1087 – The church of St Mary was built under instruction from Bishop Lanfrane.
You can still see some of the original parts of the building, especially round the western doorway, and the lower part of the tower.
The Saxon words hergae, hearge, herge, and herige seem to have been associated with places of pagan worship and then Christian churches, and Harrow may have derived from those Saxon terms. So Harrow on the Hill meant Church on the Hill.
1087 AD – The successor to Bishop Lanfranc, Anselm, consecrates the church of St Mary.
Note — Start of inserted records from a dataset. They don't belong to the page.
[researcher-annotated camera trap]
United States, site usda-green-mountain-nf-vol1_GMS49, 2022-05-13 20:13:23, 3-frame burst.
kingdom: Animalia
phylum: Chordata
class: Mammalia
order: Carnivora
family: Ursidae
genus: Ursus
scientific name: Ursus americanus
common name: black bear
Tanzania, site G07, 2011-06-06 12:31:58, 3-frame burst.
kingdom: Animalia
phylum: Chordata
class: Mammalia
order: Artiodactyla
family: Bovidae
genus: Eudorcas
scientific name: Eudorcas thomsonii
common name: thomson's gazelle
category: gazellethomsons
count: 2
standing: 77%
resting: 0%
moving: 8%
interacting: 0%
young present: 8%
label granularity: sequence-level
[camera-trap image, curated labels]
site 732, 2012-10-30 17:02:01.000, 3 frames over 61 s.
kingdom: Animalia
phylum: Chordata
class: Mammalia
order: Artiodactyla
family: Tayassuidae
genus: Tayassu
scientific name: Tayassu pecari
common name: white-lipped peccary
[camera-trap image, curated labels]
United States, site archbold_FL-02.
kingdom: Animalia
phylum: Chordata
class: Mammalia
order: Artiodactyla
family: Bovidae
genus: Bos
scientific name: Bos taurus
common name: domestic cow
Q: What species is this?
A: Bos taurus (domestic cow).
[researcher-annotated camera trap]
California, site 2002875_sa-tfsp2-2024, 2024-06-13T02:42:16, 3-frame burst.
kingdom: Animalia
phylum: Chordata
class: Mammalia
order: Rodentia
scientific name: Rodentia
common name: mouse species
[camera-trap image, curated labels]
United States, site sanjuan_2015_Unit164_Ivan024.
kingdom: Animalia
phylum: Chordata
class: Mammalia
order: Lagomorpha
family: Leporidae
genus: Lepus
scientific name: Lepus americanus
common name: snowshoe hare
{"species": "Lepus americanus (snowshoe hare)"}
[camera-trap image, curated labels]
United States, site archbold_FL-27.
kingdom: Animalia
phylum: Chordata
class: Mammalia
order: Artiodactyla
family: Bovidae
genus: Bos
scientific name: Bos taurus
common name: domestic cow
1170 AD – Thomas Becket visits St Mary’s church. A few days later, he is assassinated in Canterbury Cathedral, a scandal still remembered today.
12-14th Centuries – St Mary’s church is extended, and the Purbeck Marble font is installed.
1370 AD – A memorial is installed at St Mary’s commemorating Edmund Flambard, who had been Lord of the Manor of Harrow.
15th Century – St Mary’s church is substantially rebuilt.
Felix Summerly, writing in 1846, tells us that King Henry VIII (1509-1547), gave Harrow and other nearby manors to Sir Edward North. He later became Lord North, but fell out of favour with the temperamental monarch, and was then accused of cheating the King out of the “certain lands in Middlesex”.
Later, King Charles II (1649-1651) said “The only visible church I know of, is to be found at Harrow.”
1572 – Harrow School is built as a free grammar school under the patronage of John Lyon, who also did other great works, such as maintaining highways and paying bursaries to poor university scholars.
1807 – Lord Byron wrote “Lines written beneath an elm in the churchyard of Harrow” in St Mary’s churchyard.
1822 – Allegra, illegitimate daughter of Lord Byron and Claire Clairmont died in Bagnacavallo on 19th April, but was buried in the graveyard of the church of St Mary, Harrow.
1847 – St Mary’s church is restored by George Gilbert Scott.